The service, started this summer after the abolition of the old conscription system, now has more than 21,000 members, an increase of 4,000 since July. But a new investigation shows the organization has a long way to go before it is viewed as an attractive option for potential volunteers.
Exact numbers of how many available volunteer places have been filled by BFD members are not yet available. But it is clear that many young people continue to prefer more established opportunities – such as year-long volunteer programmes sponsored by individual states – because they offer more benefits and have better reputations.
Under many of the more established programmes, placements are determined more quickly and participants occasionally enjoy perks, like discounts at cinemas and swimming pools, that BFD participants don’t.
Participation in the BFD scheme varies wildly by state.
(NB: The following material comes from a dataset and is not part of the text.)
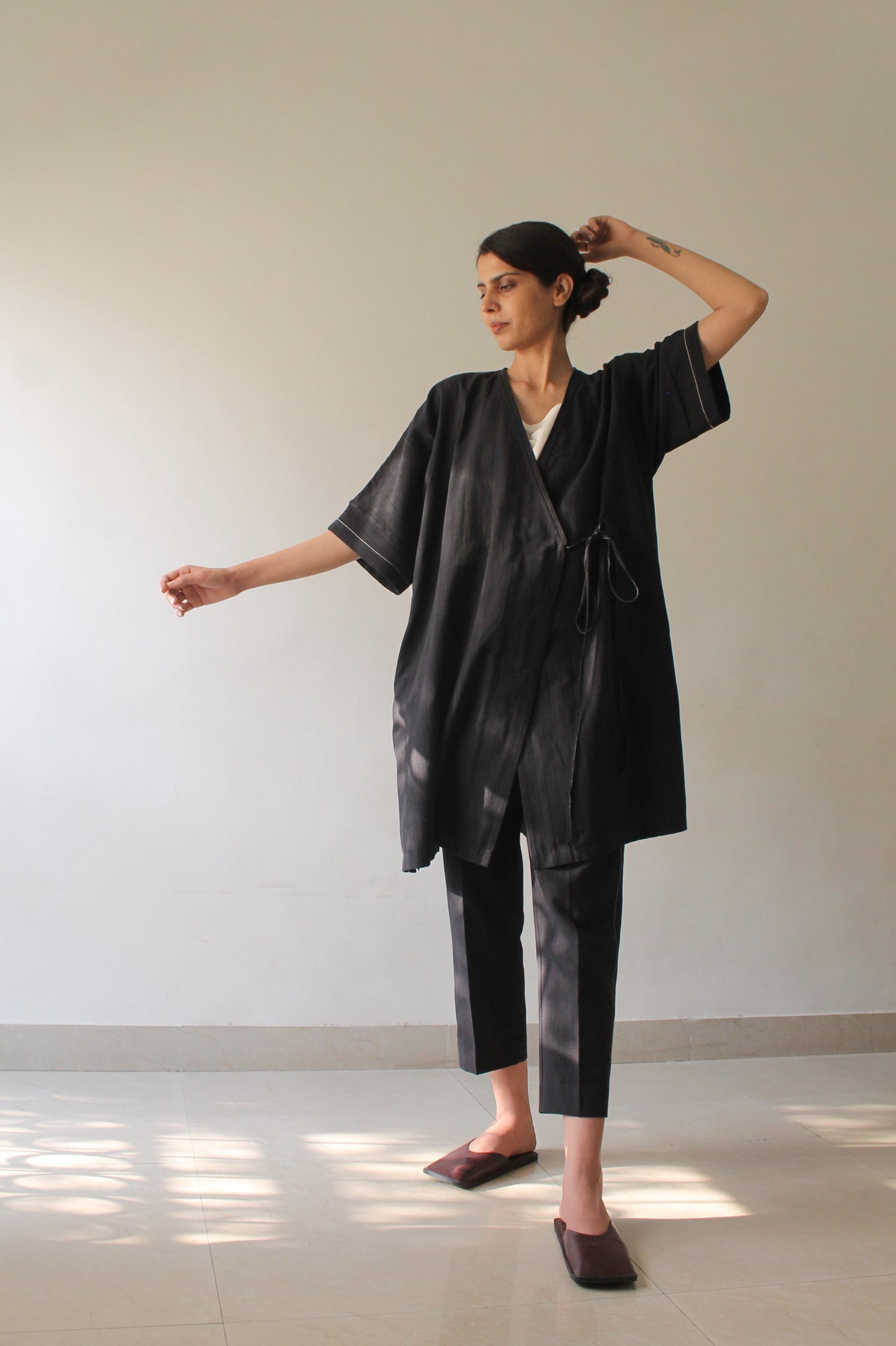 Vintage Black coord Set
While Bavarian charities say almost all their volunteer spots have been filled, the BFD has barely begun placing people in Hesse.
But non-profit groups say that they are seeing more volunteers coming on board after the BFD ramped up its advertising and outreach campaigns.
Paul Herholt, of the Red Cross in Schleswig-Holstein, said the group has received more potential volunteers after a “problematic start.”
The Johanniter Unfallhilfe organization, which provides ambulance services, also said recruitment was improving, though it added that poor planning by the government and unclear volunteer contract terms have hampered recruiting.
Nationwide, there are 230 federal volunteers for Johanniter Unfallhilfe, in comparison to the 910 it used to have under the compulsory scheme.
Most non-profit groups agreed the new programme has not adequately replaced the Zivildienst system and has led to large gaps.